> **Work instructions**:
Tally the lines of the material below that contain the word "broad" and reply with only that number.
# Stored rows start
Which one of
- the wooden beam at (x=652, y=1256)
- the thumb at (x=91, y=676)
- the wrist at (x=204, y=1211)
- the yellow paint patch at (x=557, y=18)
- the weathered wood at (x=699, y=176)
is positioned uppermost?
# Stored rows end
# Stored rows start
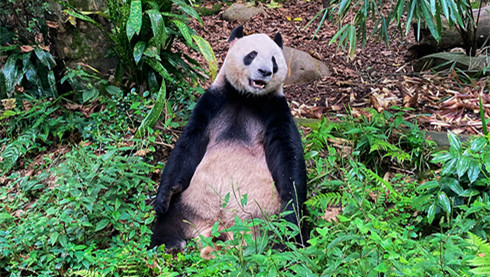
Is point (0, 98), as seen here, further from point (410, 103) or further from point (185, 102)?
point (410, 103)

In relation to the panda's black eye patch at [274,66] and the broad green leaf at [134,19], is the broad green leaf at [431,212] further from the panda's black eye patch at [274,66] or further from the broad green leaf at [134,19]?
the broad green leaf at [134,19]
# Stored rows end
# Stored rows start
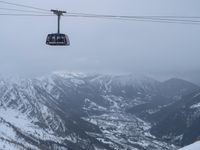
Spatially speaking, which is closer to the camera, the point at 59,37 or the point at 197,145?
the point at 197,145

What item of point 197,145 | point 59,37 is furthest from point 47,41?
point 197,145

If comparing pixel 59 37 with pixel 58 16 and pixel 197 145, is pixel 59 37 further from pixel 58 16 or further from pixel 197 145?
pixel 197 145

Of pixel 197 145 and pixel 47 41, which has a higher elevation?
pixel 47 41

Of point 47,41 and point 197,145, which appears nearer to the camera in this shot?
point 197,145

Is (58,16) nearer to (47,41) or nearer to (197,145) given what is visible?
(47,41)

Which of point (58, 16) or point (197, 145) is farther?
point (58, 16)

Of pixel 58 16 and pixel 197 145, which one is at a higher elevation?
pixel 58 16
# Stored rows end
> **Output**:
2